▸ **Goal of the exercise**: Using the listing below, show all lines that hold the word "paraboloid".

▸ **Available records**:

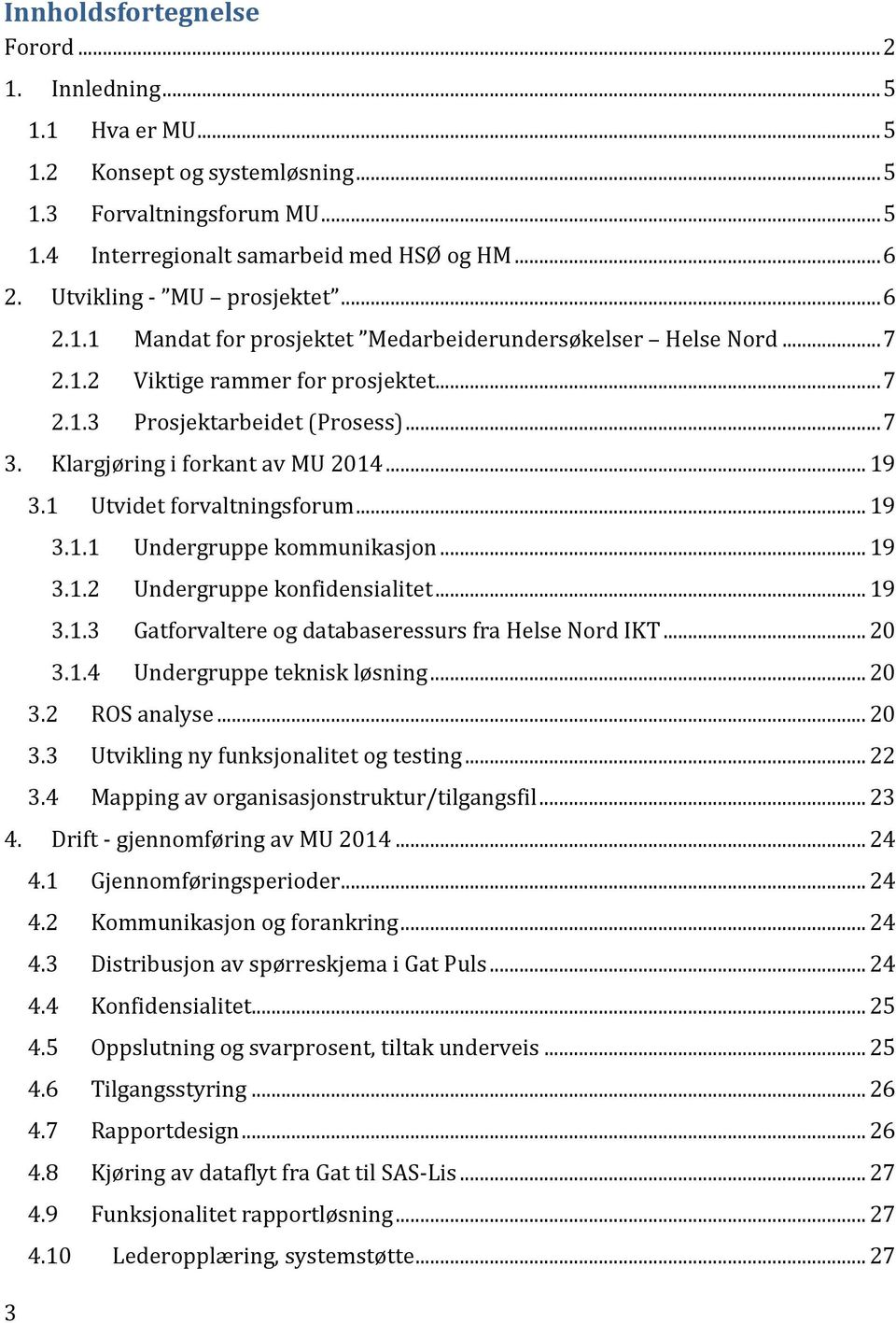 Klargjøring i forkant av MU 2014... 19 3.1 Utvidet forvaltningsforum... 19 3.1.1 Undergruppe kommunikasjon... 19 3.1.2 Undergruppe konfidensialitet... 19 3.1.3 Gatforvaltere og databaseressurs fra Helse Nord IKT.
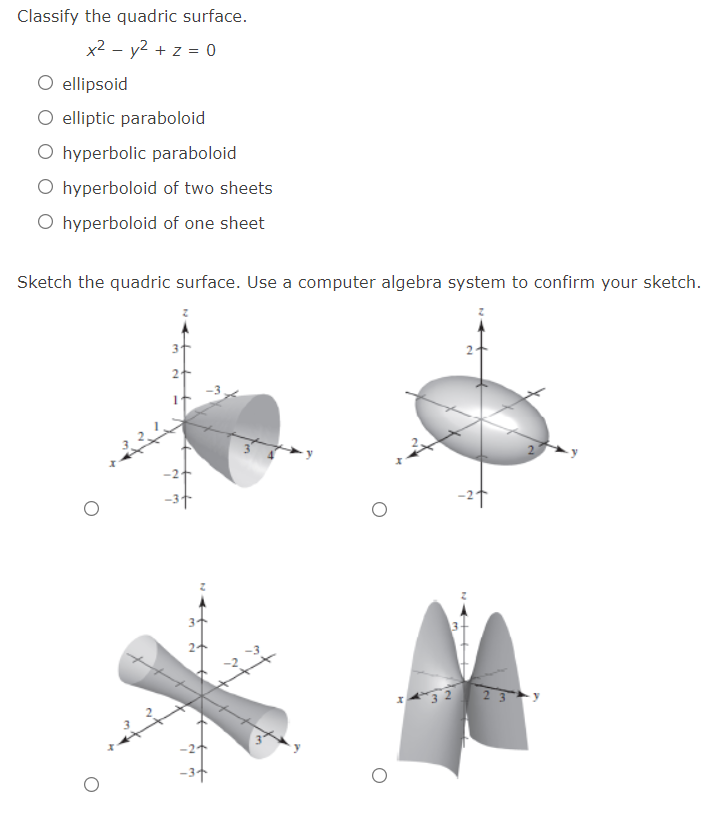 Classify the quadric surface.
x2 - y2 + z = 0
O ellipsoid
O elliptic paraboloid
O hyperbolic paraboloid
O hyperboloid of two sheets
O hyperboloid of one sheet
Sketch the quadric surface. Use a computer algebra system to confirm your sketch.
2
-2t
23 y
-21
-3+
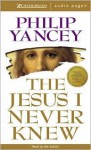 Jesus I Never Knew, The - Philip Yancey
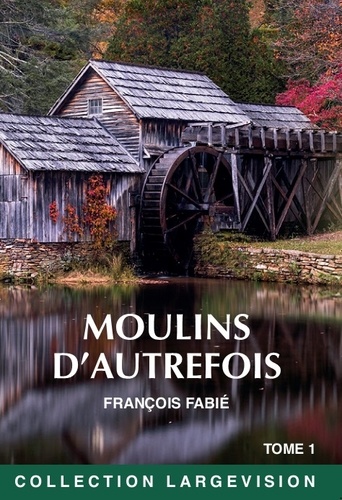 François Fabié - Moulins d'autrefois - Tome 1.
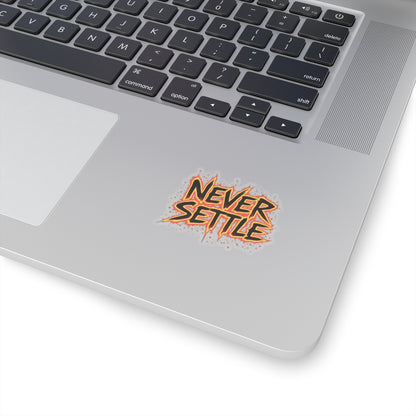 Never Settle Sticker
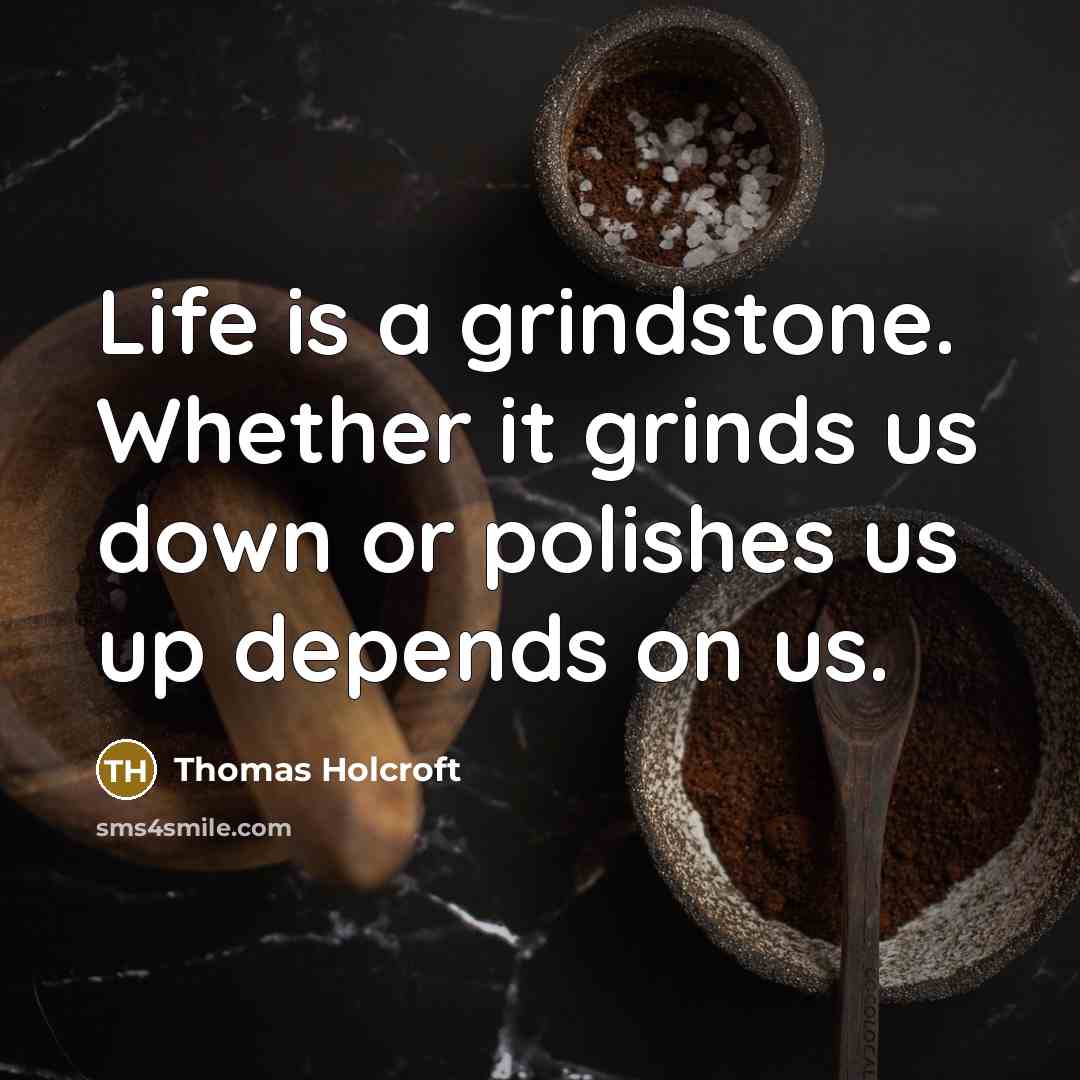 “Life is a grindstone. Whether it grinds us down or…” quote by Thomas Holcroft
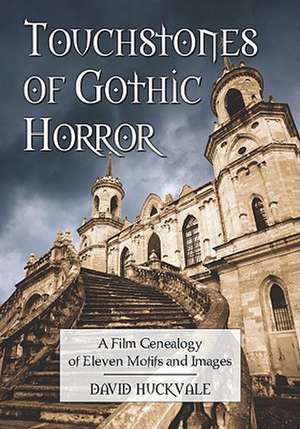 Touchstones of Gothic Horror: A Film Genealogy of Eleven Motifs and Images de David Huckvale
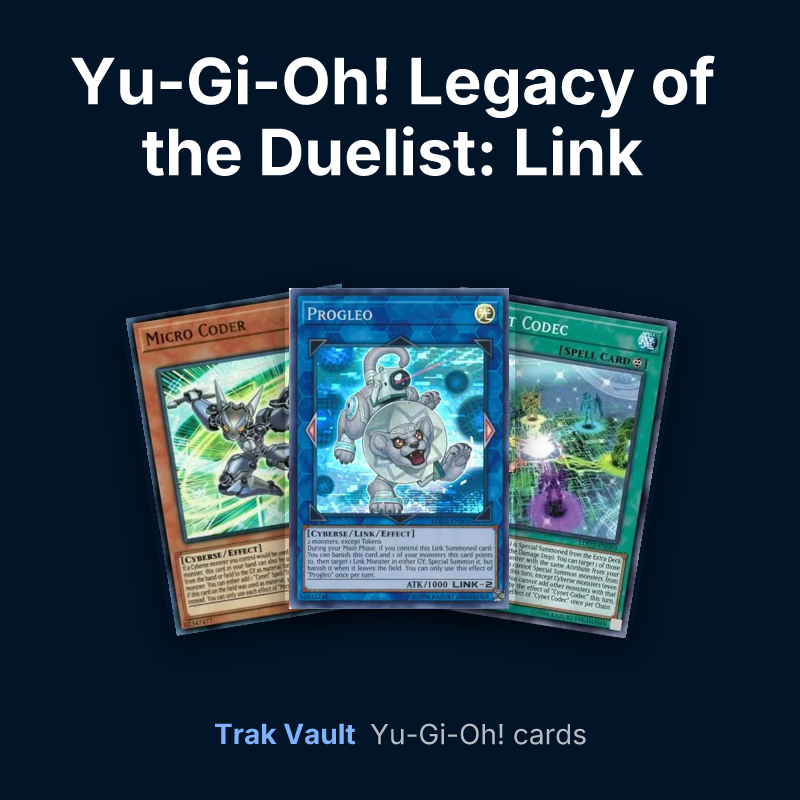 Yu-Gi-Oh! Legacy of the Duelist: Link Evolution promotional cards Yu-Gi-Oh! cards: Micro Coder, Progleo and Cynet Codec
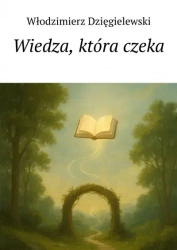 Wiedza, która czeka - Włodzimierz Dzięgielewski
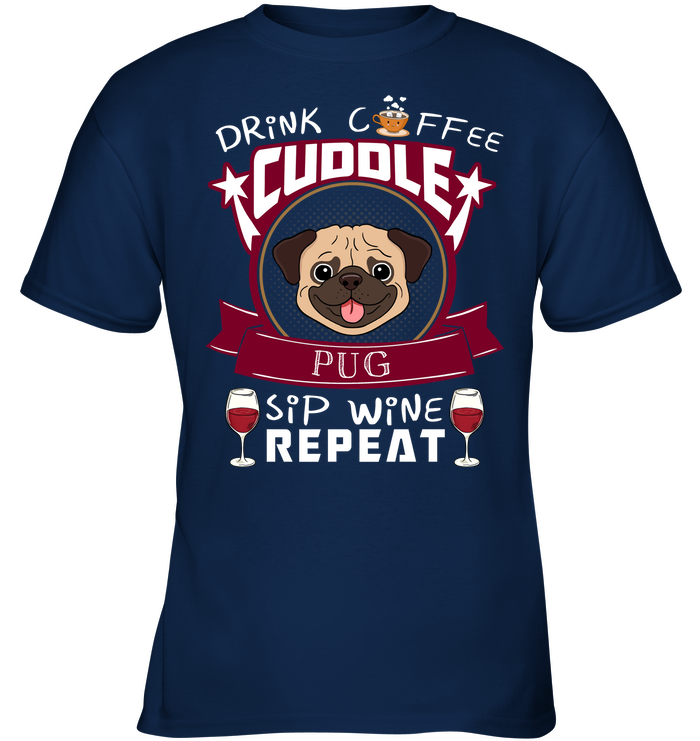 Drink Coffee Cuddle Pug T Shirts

▸ **Solved problem**:
O elliptic paraboloid
O hyperbolic paraboloid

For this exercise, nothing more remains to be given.